Description of the task: Output each entry below as it stands, leaving out every picture.

*** Opening of Recorded information ***

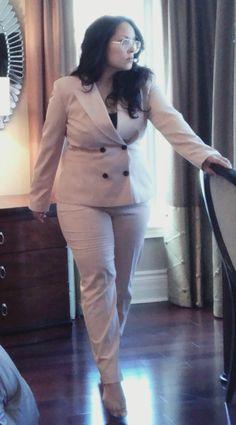 pink suit; zara; Rayban glasses; brunette; long hair; pant suit; work wear; fall; winter; office wear; long hair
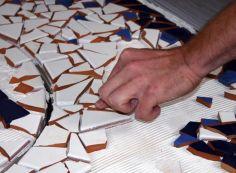 Как выложить мозаику из битой плитки
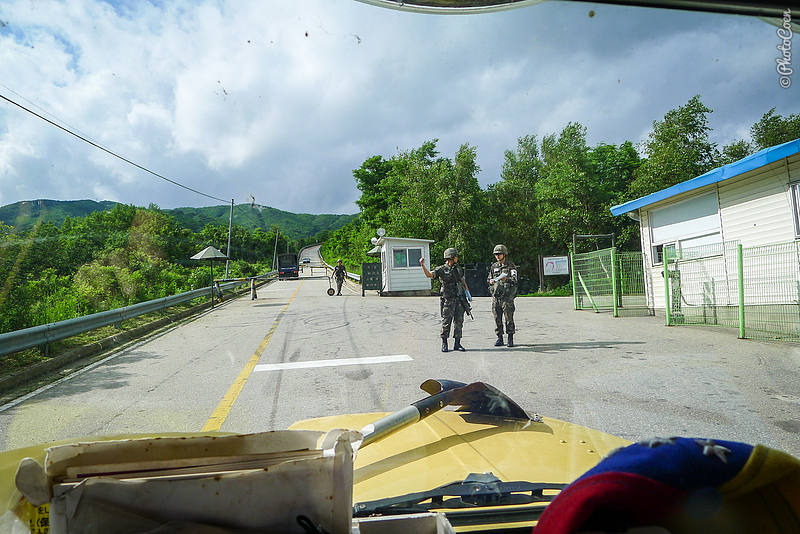 Entering South Korea's Demilitarized Zone (©photocoen)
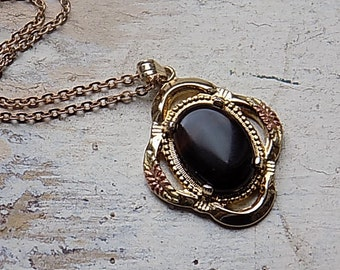 FREE SHIPPING Vintage Tigers Eye Pendant in Goldtone Setting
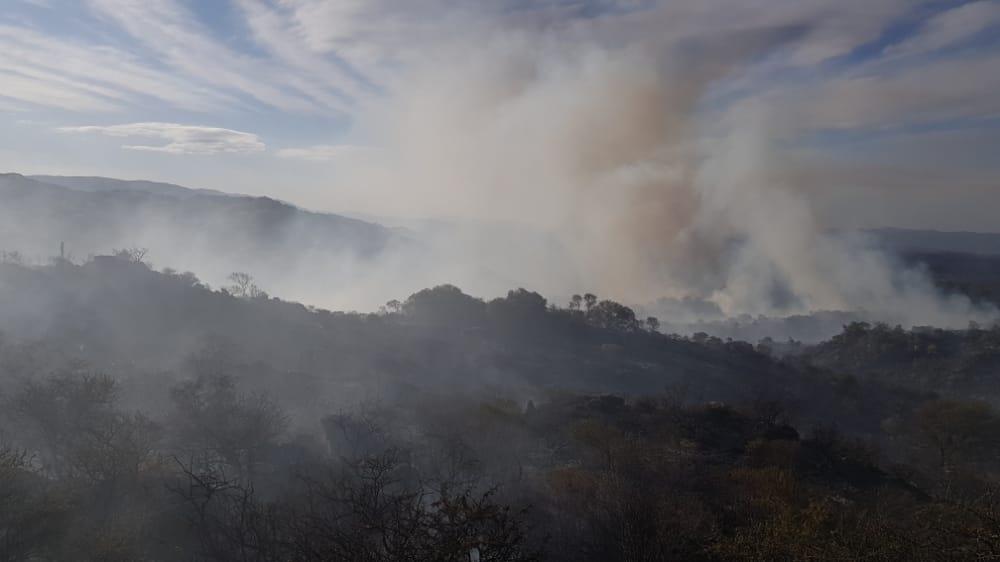 Viento complica la situación del incendio en Copacabana y Ongamira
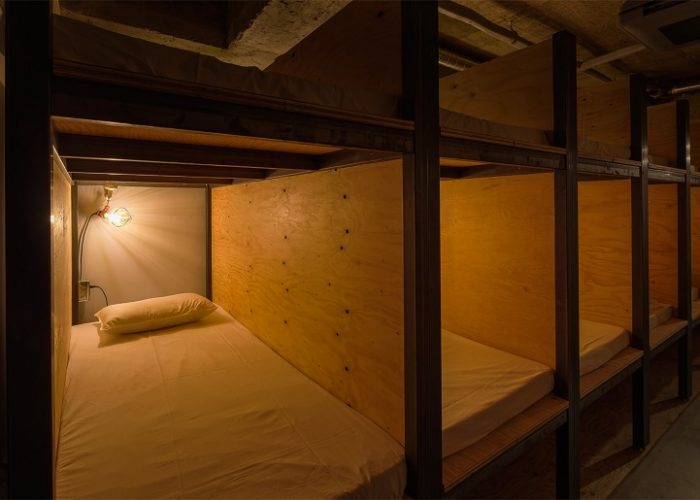 hotel-a-tema-libri-tokyo-ostello-book-and-bed-hostel-07
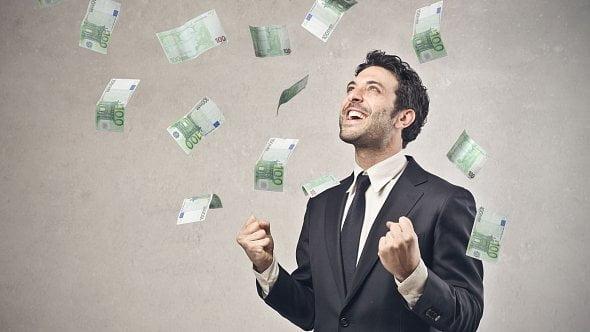 Už jste si zažádali osplácení úvěrů a hypoték? Odložit můžete až opůl roku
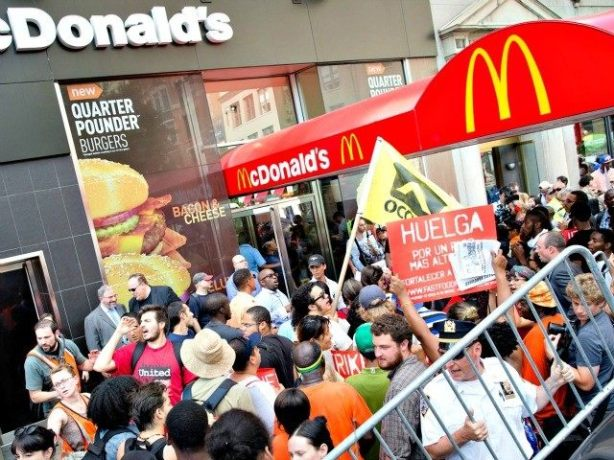 McDonalds-Protesters-for-Wage-Hike-AP-PhotoJohn-Minchillo-640x480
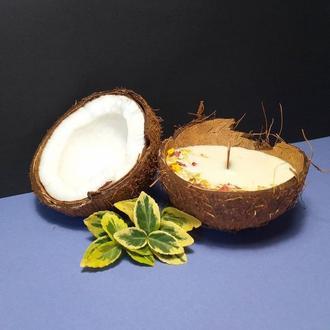Соевая свечка в скорлупе кокоса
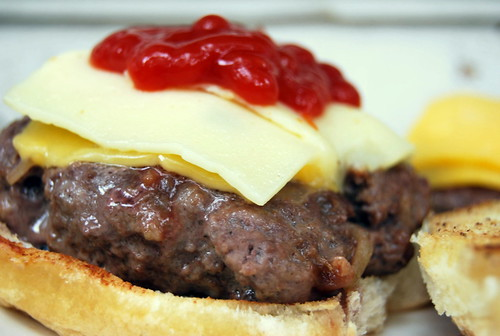 Recipe: All-American Cheeseburger {Land O'Lakes Cheese}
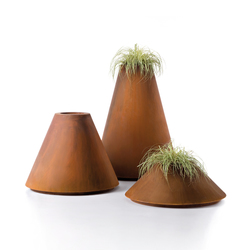Conique | Plant pots | De Castelli
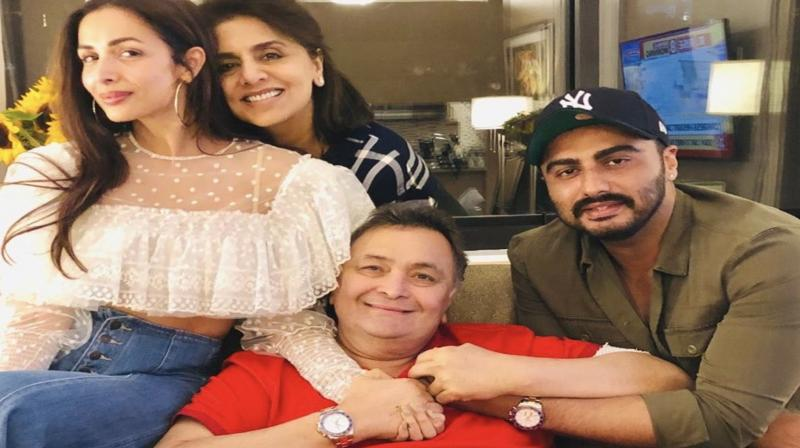 Malaika Arora, Arjun Kapoor spend time with Rishi Kapoor and Neetu Singh in NYC. (Photo: Twitter)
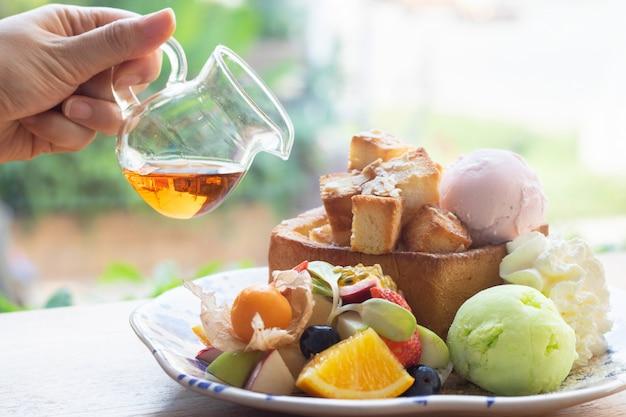 Мороженое фруктовый медовый тост сладкий холодный десерт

*** Close of Recorded information ***

Reply to the exercise:
 pink suit; zara; Rayban glasses; brunette; long hair; pant suit; work wear; fall; winter; office wear; long hair
 Как выложить мозаику из битой плитки
 Entering South Korea's Demilitarized Zone (©photocoen)
 FREE SHIPPING Vintage Tigers Eye Pendant in Goldtone Setting
 Viento complica la situación del incendio en Copacabana y Ongamira
 hotel-a-tema-libri-tokyo-ostello-book-and-bed-hostel-07
 Už jste si zažádali osplácení úvěrů a hypoték? Odložit můžete až opůl roku
 McDonalds-Protesters-for-Wage-Hike-AP-PhotoJohn-Minchillo-640x480
Соевая свечка в скорлупе кокоса
 Recipe: All-American Cheeseburger {Land O'Lakes Cheese}
Conique | Plant pots | De Castelli
 Malaika Arora, Arjun Kapoor spend time with Rishi Kapoor and Neetu Singh in NYC. (Photo: Twitter)
 Мороженое фруктовый медовый тост сладкий холодный десерт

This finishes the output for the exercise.